It is not true that the COVID-19 vaccine is 98 times more dangerous than the virus

Freepik/@ freepik

Original article (in Serbian) was published on 21/09/2022

The claim that COVID-19 vaccines are 98 times more dangerous than the underlying infection is spreading rapidly on Twitter. It came from a conservative American website that normally publishes disinformation about COVID-19 vaccines. The site used a non-reviewed study that dealt with risk and benefit assessments in the vaccination of the student population and whether it is expedient to introduce a mandatory booster dose. The conclusions of this study, which has several limitations, were completely misinterpreted.

“Shocking. Scientists from Harvard and John Hopkins University found that what they call the “coronavirus vaccine” is 98 times more dangerous than the virus itself! Well, this is worse than we conspiracy theorists assumed”, a certain Maja Maric announced on Twitter yesterday.

This tweet has been retweeted more than 130 times so far, and has collected around 500 likes.

As proof, she attached a screenshot from the anti-vaxxer website “The Gateway Pundit”, which makes the same claims in the title. It is a conservative American website that normally publishes fake news and disinformation regarding the COVID-19 vaccine and promotes the antiparasitic drug ivermectin in the treatment of this disease.

This time, “The Gateway Prundit” states in the first paragraph of the text that “a new non-peer-reviewed study conducted by nine experts from the largest universities showed that COVID-19 vaccines are 98 times more harmful than the virus, and mandatory booster vaccination of students is ethically unjustified”.

In the text, a link leads to the mentioned study: “Booster doses of the COVID-19 vaccine for young people: assessment of risks and benefits and five ethical arguments against mandatory booster doses at universities”.
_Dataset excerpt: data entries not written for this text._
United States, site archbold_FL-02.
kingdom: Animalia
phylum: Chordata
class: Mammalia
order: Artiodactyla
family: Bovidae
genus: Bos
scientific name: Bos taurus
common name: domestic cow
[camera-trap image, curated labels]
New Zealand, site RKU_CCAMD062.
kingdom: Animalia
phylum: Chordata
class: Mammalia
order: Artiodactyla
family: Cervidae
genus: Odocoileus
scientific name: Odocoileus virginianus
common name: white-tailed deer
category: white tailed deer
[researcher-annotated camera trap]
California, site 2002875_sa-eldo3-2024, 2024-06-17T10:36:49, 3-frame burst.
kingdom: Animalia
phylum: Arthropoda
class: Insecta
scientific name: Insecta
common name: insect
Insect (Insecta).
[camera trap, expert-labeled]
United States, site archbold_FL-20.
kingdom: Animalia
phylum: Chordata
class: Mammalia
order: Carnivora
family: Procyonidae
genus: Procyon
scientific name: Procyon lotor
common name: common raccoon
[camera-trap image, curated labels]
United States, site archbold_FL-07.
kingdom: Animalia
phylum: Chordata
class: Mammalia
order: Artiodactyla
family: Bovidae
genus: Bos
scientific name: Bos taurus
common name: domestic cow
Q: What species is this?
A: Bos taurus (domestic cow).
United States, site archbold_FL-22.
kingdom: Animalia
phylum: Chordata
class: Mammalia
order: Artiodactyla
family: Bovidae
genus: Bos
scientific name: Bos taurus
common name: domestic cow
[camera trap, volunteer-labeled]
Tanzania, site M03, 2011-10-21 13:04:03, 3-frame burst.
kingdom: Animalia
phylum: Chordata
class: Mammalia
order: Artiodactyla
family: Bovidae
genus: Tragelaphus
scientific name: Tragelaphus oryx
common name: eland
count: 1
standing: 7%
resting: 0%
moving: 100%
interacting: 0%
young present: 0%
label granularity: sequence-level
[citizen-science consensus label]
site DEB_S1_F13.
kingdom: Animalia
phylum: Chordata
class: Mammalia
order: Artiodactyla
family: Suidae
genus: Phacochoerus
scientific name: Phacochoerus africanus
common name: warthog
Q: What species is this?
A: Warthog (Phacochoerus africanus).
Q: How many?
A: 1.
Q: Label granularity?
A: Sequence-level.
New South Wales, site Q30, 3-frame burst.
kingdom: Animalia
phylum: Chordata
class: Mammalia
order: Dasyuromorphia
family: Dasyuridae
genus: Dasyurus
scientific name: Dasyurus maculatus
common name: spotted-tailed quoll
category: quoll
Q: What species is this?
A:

The study was written by nine co-authors from Harvard, John Hopkins University and Oxford, and it deals with statistical estimates of the benefits of vaccination based on available data.

As it is written in the introduction of the study, students at North American universities are threatened with expulsion if they do not get vaccinated with the mandatory booster (third) dose. The authors consider this problematic for several reasons, primarily because their data show that the risks of the third dose in this young population may be greater than the benefits.

“According to our estimates, in order to prevent one hospitalization, the third dose of the mRNA vaccine must be received by 22,000 to 30,000 previously uninfected people aged 18 to 29. (…) We find that the mandatory third dose can cause harm: for one hospitalization prevented (…) we predict 18 to 98 serious side effects”, the study states.

This does not mean that the vaccine is “98 times more dangerous than the virus”, as claimed on Twitter, but that the risks to a certain extent may outweigh the benefits of revaccination in this healthy and young population.

The co-author of this study, Allison Krug, explained to Lead Stories, a fact-checking web portal, that “The Gateway Pundit” “turned” possible harm into real.

“This study estimates how many serious adverse reactions COULD occur if all 30,000 students on a university campus received a booster dose. Our risk-benefit analysis considered a university cohort because the topic is whether mandatory booster vaccination is ethically justified. We used this population to show the potential for harm”, she stated.

Krug also pointed out that “The Gateway Pundit” omitted the two keywords “buster” and “youth” from its title, implying that COVID-19 vaccines are harmful to everyone, even though the research focused on the 18-29 age group, more precisely, on students who were not previously infected and who have no associated diseases.

“We do not want the misrepresentation of our work to imply that those who are at risk due to their health or age should avoid vaccination”, Krug told Lead Stories.

The authors pointed out that the study has a number of limitations – they state that the reports (for instance, from the US Centers for Disease Control and Prevention) used as the basis for this statistical assessment have certain omissions, and they indicate that there are relatively few reports on booster vaccines as well as that it is possible that one person reported several side effects.

It is, by the way, a “pre-print” document, that is, a preliminary version that the scientific community has yet to analyze and approve before publication in a scientific journal. In other words, the study has not yet passed a scientific review, and its conclusions cannot be considered definitive.